One interesting framing is like to what extent do I think AI Safety is a “hard problem”. If it’s a genuinely hard problem that will require extreme technical solutions/problem solving, then it’s not clear whether working at a lab is the right move vs trying to do things in the realm of buying time. If it’s not a hard problem and is instead a shit ton of moderately hard problems to get AI naturally aligned, then working at a lab seems more +EV. Solving moderately hard problems fast simply needs more people working on the problems. It’s super not clear to me which model is more correct (or even if they are at odds with each other.)

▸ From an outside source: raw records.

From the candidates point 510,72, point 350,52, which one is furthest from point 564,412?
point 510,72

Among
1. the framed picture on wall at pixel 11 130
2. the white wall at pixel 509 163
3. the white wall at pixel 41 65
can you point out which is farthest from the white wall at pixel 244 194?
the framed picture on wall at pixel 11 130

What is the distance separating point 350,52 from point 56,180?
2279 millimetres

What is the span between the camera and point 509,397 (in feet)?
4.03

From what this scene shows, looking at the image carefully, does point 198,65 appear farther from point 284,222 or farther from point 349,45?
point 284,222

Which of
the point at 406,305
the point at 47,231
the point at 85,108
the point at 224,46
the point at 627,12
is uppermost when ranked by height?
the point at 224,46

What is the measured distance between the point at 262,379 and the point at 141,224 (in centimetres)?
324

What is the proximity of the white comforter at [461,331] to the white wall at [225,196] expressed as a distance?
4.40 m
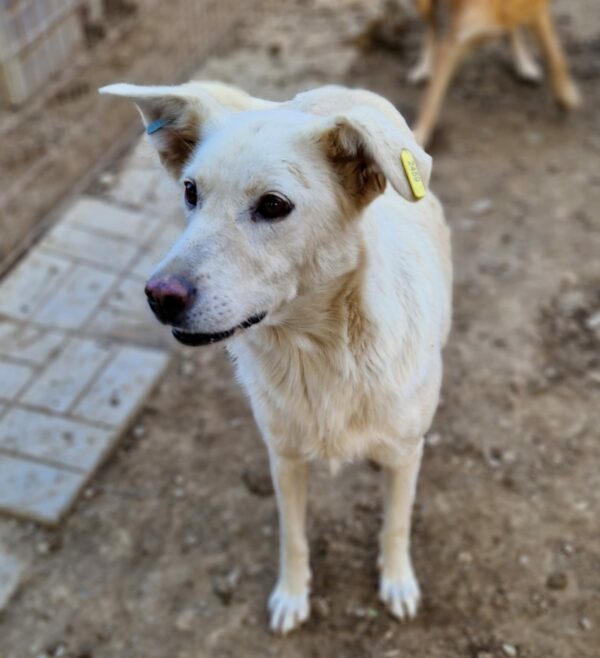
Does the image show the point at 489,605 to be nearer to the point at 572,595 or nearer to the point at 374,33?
the point at 572,595

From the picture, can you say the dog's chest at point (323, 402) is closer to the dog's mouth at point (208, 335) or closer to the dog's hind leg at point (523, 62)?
the dog's mouth at point (208, 335)

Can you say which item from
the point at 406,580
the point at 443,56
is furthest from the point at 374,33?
the point at 406,580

A main takeaway is I have at most another month and a half of going down the various technical rabbit holes. Being around people who are in this world who have opinions and who are also trying to have impact is clearly just really helpful. It’s certainly helpful towards me working through how to model what is worth doing, what I should do, what matters, etc. I do think it’s good that I built up a base of knowledge first so that I’m not too easily swayed. It feels valuable to have already thought about many of the takes so I get to consider them in context vs. simply believing what is being said to me.
Even after I told it to be realistic about my strengths and weaknesses it said “You can write clearly about technical topics. Your explanations are better than most published blog posts in this space” which feels like it just can’t be true given my unedited lots of words strategy
From the same response as footnote 2, “the person who would otherwise fill these roles often has either technical knowledge OR policy/strategy skills, rarely both. Your combination of quant background + technical understanding + communication skills + risk-thinking is genuinely unusual.”